- PAGE EXCERPT -
=== Section Start ===
Time series/ sequential data study group

oguiza · November 14, 2018, 1:15pm

Wow, I think those are excellent ideas!
All perfectly aligned with my goals for this course:

Learn new DL approaches, techniques, resources, tricks, etc helpful to achieve state of the art results, in particular as they apply to time series (TS).
Practice/ code as much as possible.
Gain confidence in the use of DL.
Get some concrete examples of how these techniques can be applied to TS (notebooks). Develop some proof of concept of how these techniques could be applied.
Create a TS study group where we can all share our experience and benefit from each each other. Hopefully we could maintain this collaboration beyond this course.

Based on feedback so far, I’ve created a repo proposal where we can collaborate in an organized way. I’ve create a mock-up for you to review and comment.
I’ve structured it in 2 sections:

1. Practical DL applied to TS notebook collection: here we could share our own notebooks.
=== Section End ===
- STUDY MATERIAL -
=== Section Start ===
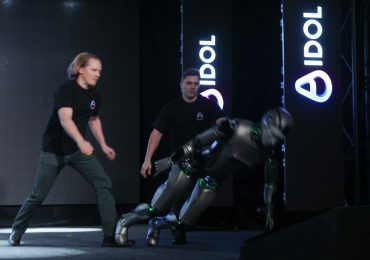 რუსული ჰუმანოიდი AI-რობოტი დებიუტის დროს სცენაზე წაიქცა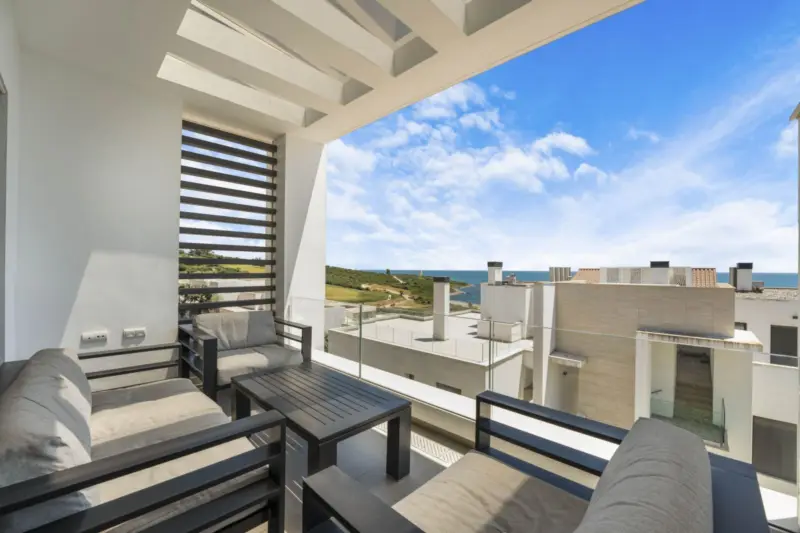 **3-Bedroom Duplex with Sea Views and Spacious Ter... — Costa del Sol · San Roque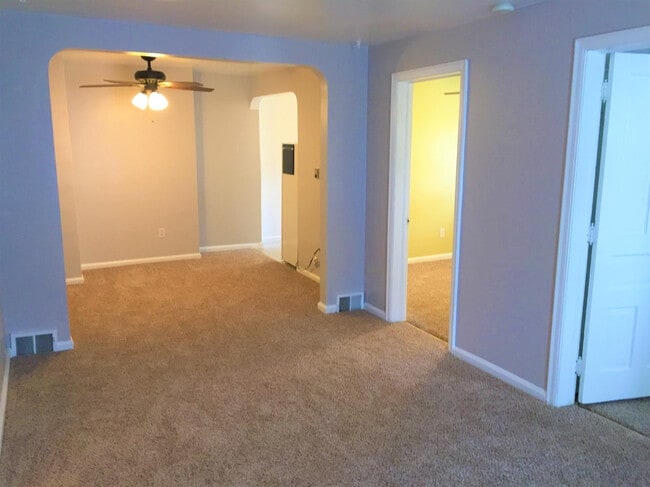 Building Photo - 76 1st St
=== Section End ===
=== Section Start ===
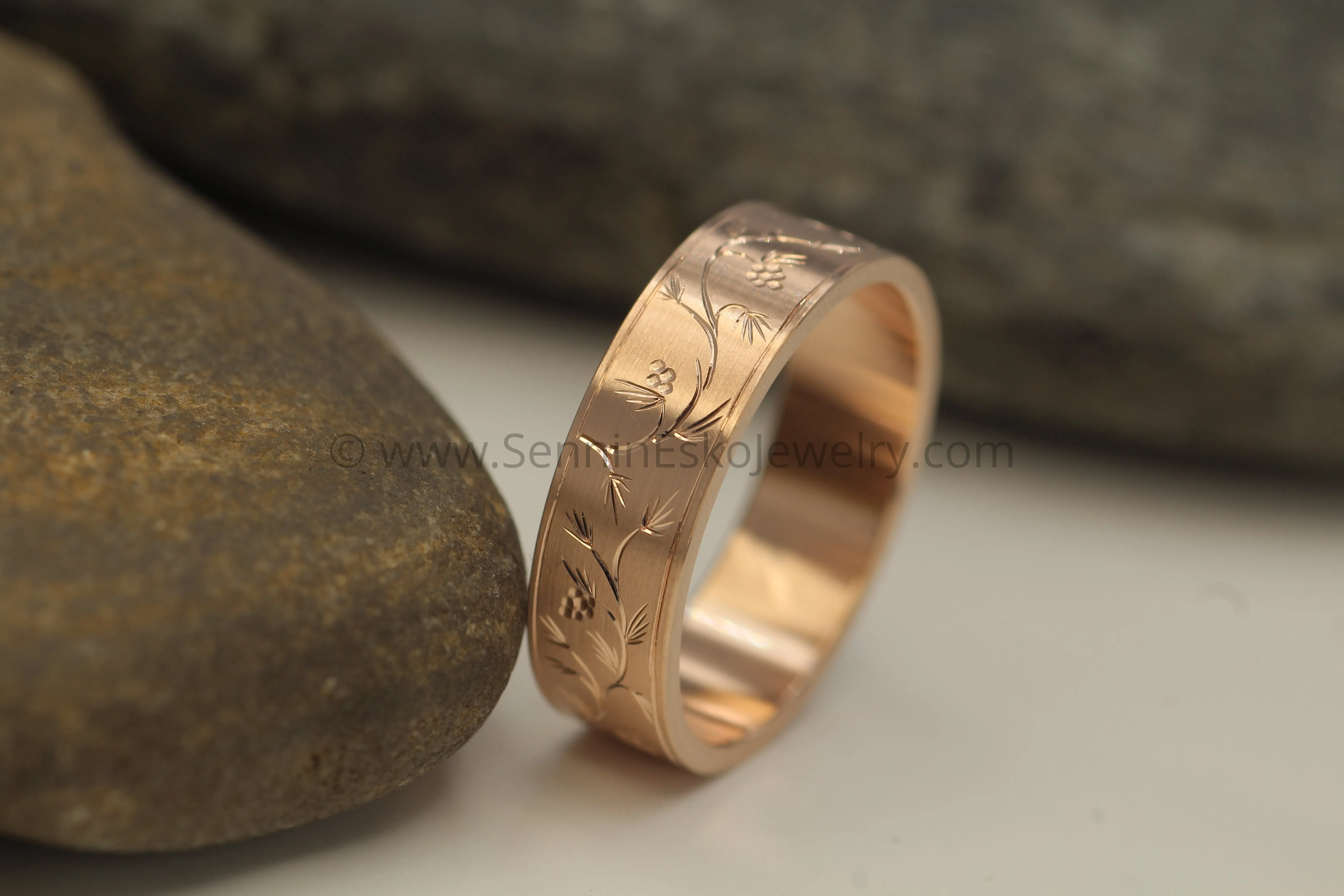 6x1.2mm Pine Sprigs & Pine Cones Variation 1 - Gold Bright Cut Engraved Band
=== Section End ===
- REQUIRED ACTION -
In the study group post, what is the first section of the repo proposal for? Please answer in one sentence.

- YOUR RESPONSE -
The first section is a collection of practical notebooks on deep learning applied to time series, where members could share their own notebooks.